If there was a Big Pharma equivalent for grilling, they’d probably have you believe that grill marks are essential to the flavor of a prime USDA steak. After all, every advertisement you’ve ever seen about grilling lingers upon crosshatched grill marks. And it makes sense, right? Those marks look so great, they’re borderline erotic. But do they actually enhance the flavor?
Short answer: Nope!
“When it comes to meats — and many other foods — the goal is golden-to-brown color on as much surface as possible,” says Meathead Goldwyn, author of Meathead, The Science of Great Barbecue and Grilling and self-proclaimed barbecue whisperer. The brown crusts on grilled meat are the most flavorful part due to something called the Maillard reaction, where, says Goldwyn, “Heat changes the structure of amino acids, proteins and sugars, creating hundreds of new tasty compounds.”

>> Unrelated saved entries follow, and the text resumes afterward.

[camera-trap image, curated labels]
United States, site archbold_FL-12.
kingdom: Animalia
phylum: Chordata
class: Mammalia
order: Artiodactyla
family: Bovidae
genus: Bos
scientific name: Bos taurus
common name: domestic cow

But what about the much darker crosshatching, the pride of every serious griller? “Those beautiful grill marks are merely superficial branding, just coloring on the surface. Like the freckles on Lindsay Lohan, they’re cute, but lacking substance,” Goldwyn says. This, he claims, is why all the truly great steakhouses use broilers rather than grills. “The flames are above the meat, that way they can get brown all over. That’s why grill marks don’t make me salivate — I want brown all over.”
(There’s also the little fact that, when it comes to meats and carbs, grill char may give you cancer.)
Still, Goldwyn says there are other instances in which you actually do want grill marks to help enhance the flavor of your food.”When you have thin foods like asparagus and bell peppers, it’s hard to get the exterior browned before the interior is overcooked. This is when you want grill marks.”
So there you have it: When it comes to grill marks, save the stripes for impressing your vegetarian audience.